═══ Material supplied

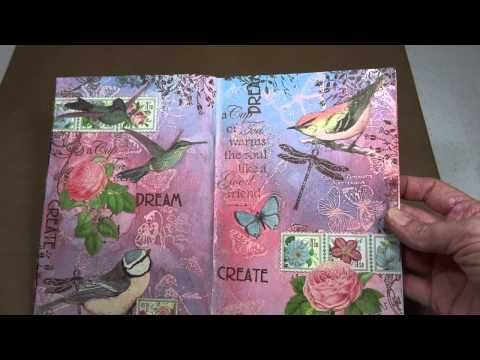 Art Journaling with Graphic 45's Botanical Tea - YouTube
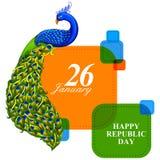 26 January Happy Republic Day of India background. Vector illustration of 26 January Happy Republic Day of India background Stock Photo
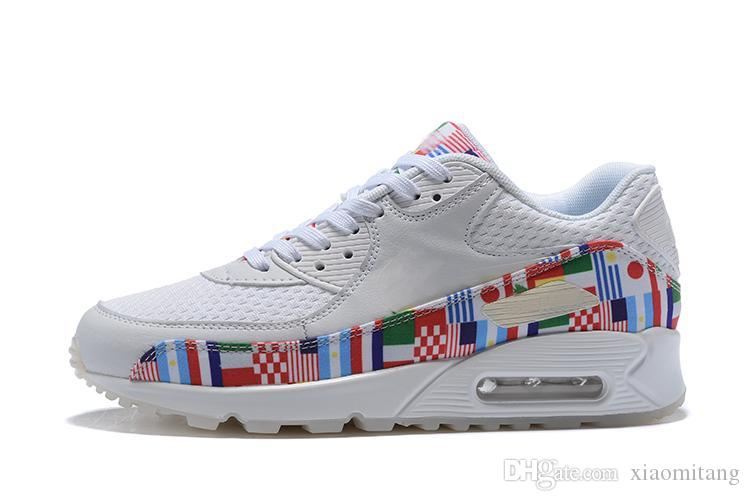 competitive price 3cda6 bee36 Acquista Nike Air Max 90 Airmax 90 2018 NUOVE Scarpe Da Ginnastica Out Of  The International Flag Pack 90 Scarpe Da Uomo E Da Donna Sports Trainer Air  ...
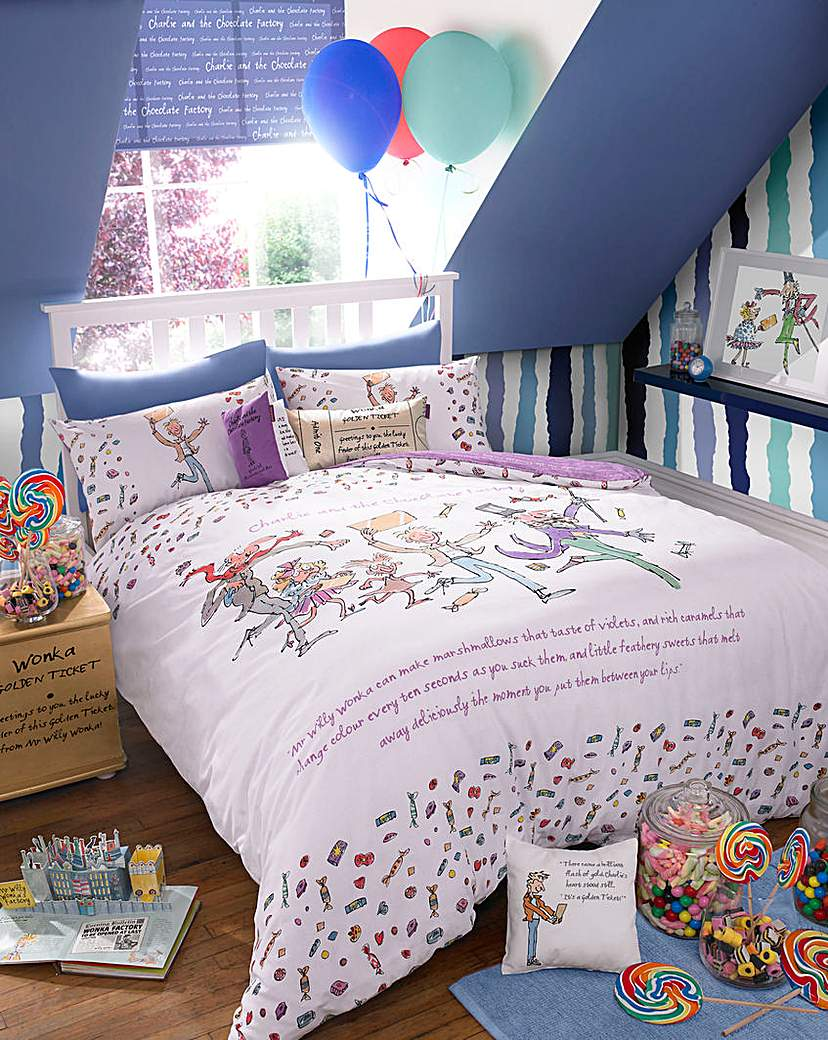 Image of Charlie and the Choc Factory Duvet Set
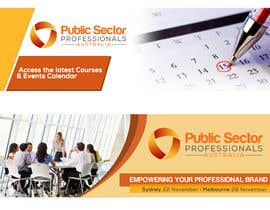 #21 for Design 4 website banners - Public Sector Professionals by jeniterga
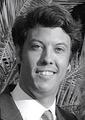 Freelancer Jaime S. G.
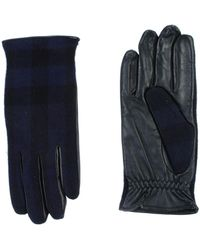 Burberry Gloves - Blue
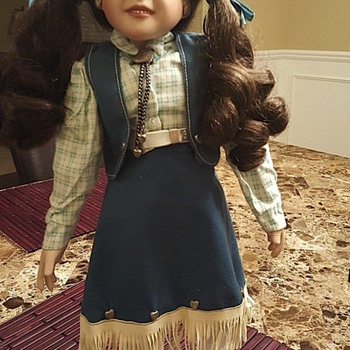 My Cowgirl! - Dolls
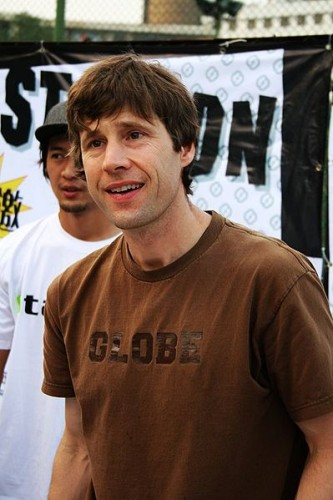 Rodney Mullen - The Old School Skateboarder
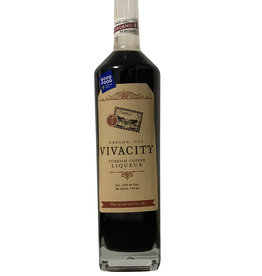 Vivacity Fine Spirits Turkish Coffee Liqueur, Oregon (750ml)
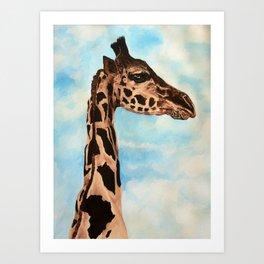 Giraffe with African Continent Spot Art Print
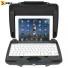 Кейс - футляр пластиковый Peli #i1075 для iPad открытый с iPad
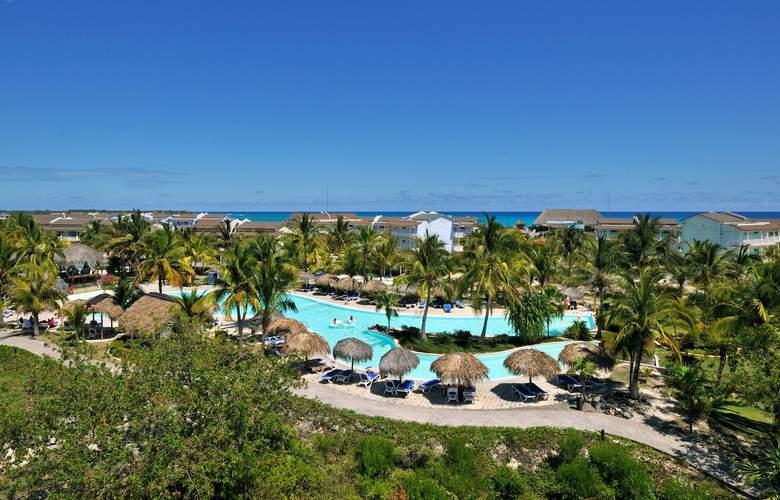 Sol Cayo Largo - Hotel - 0
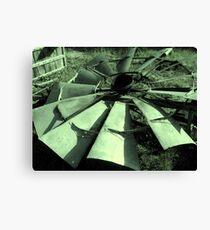"""Broken Wind"" Canvas Print"
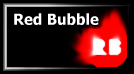 My Red Bubble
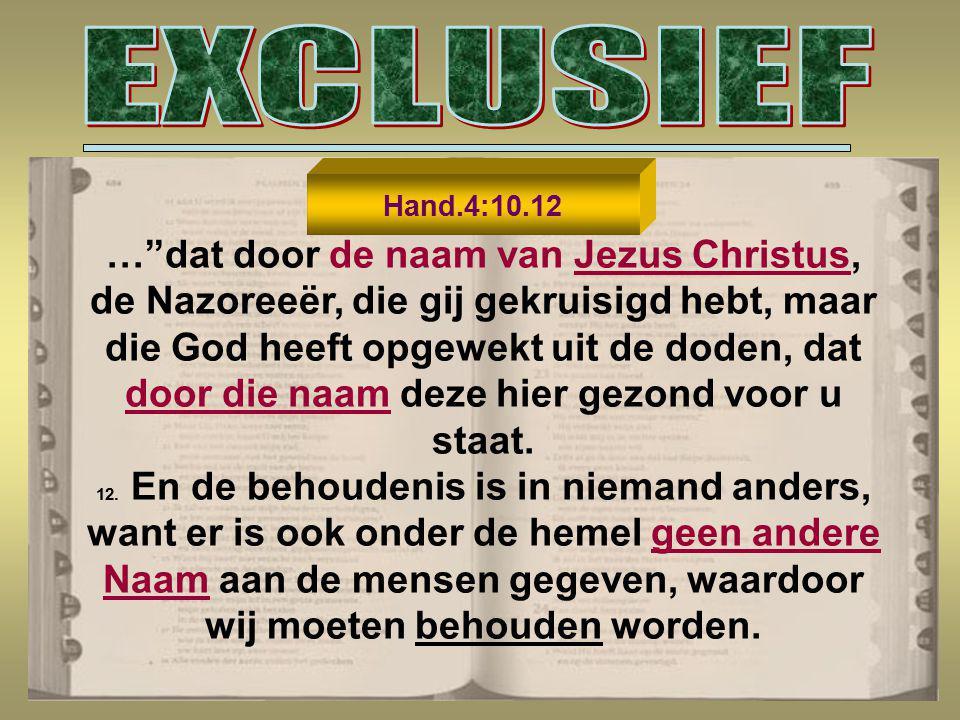 GOD KENNEN - ZIJN NAAM Exodus 3:13 Daarop zei Mozes tot God: Maar wanneer ik tot de Israëlieten kom en hun zeg: De God van uw vaderen heeft mij tot u gezonden, en zij mij vragen: HOE IS ZIJN NAAM, wat moet ik hun dan antwoorden ? 6.823 x 2.570 x300 x ( DE HERE ) ( GOD ) ( De Here )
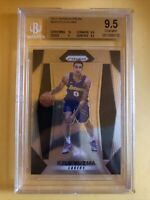 2017-18 Prizm Kyle Kuzma RC Rookie Card #283 BGS 9.5 Gem Mint LA Lakers Panini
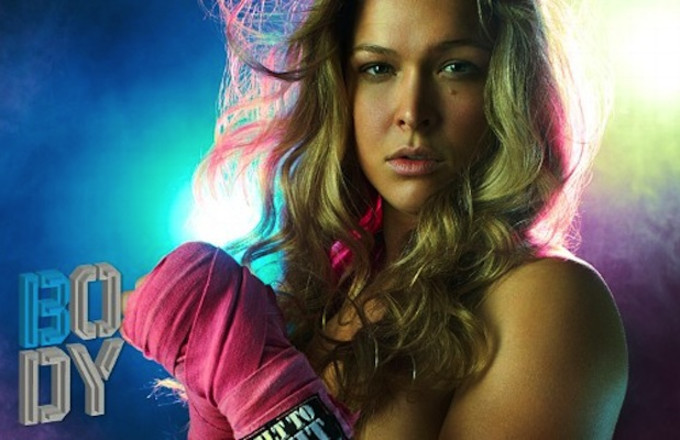 Ronda Rousey hammers Mayweather and its pretty sweet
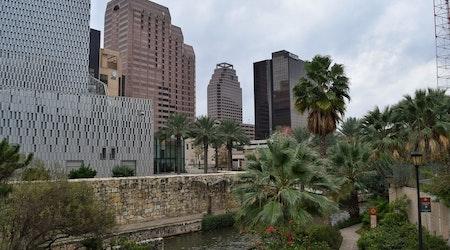 Top San Antonio news: 39 new cases at nursing homes confirmed; it's American Craft Beer Week; more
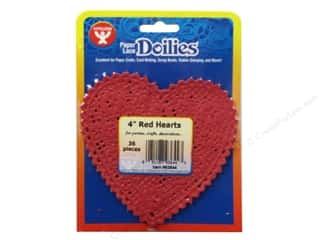 craft & hobbies: Hygloss Paper Lace Doilies Heart 4 in. Red 36 pc.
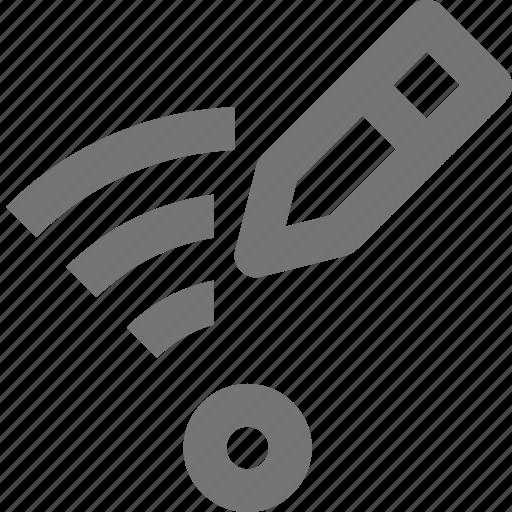 edit, pencil, signal, wifi icon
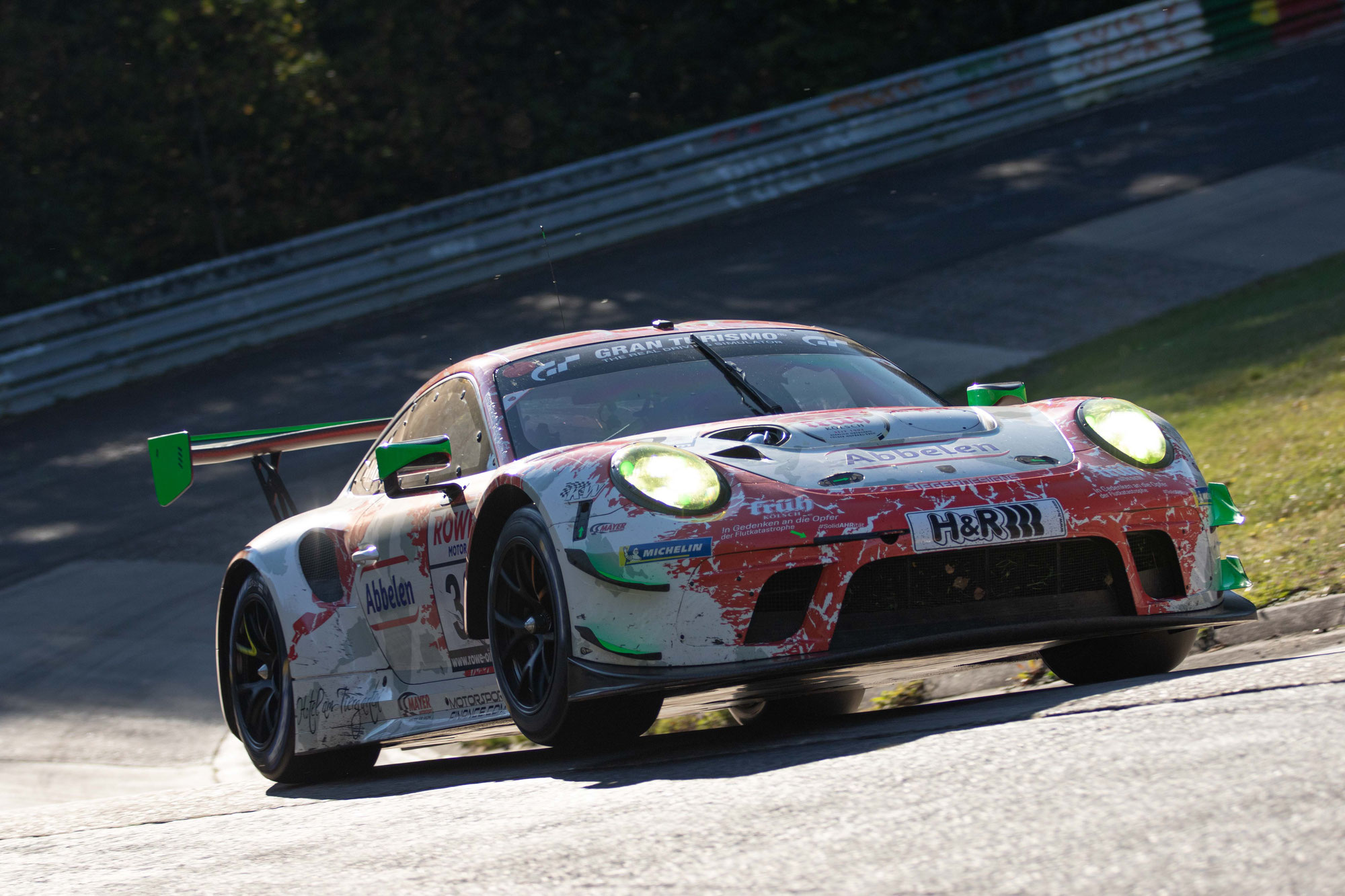 Pro-Am Sieg und Gesamtrang fünf für Frikadelli Racing beim NLS Saisonfinale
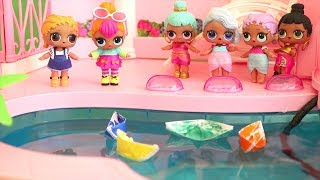 Boat Race at the Swimming Pool ! Toys and Dolls Fun with LOL Surprise Babies | SWTAD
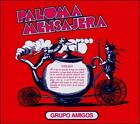 Paloma Mensajera by Grupo Amigos (Vinyl, Jun-2007, Guerssen Records)
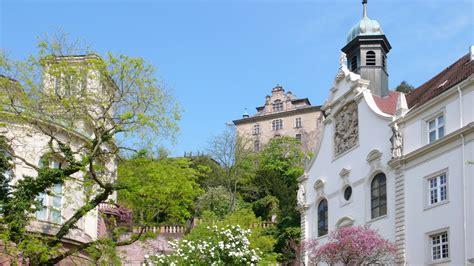 Travel & Adventures: Baden-Baden ( Bade-Bade ). A voyage ...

══════

> **Problem details**: Only the lines above starting with the line with "Rodney Mullen - The Old School Skateboarder" and going on through the line with "My Red Bubble" belong in the answer; repeat them exactly, minus any picture.

> **Your response**:
 Rodney Mullen - The Old School Skateboarder
 Vivacity Fine Spirits Turkish Coffee Liqueur, Oregon (750ml)
 Giraffe with African Continent Spot Art Print
 Кейс - футляр пластиковый Peli #i1075 для iPad открытый с iPad
 Sol Cayo Largo - Hotel - 0
"""Broken Wind"" Canvas Print"
 My Red Bubble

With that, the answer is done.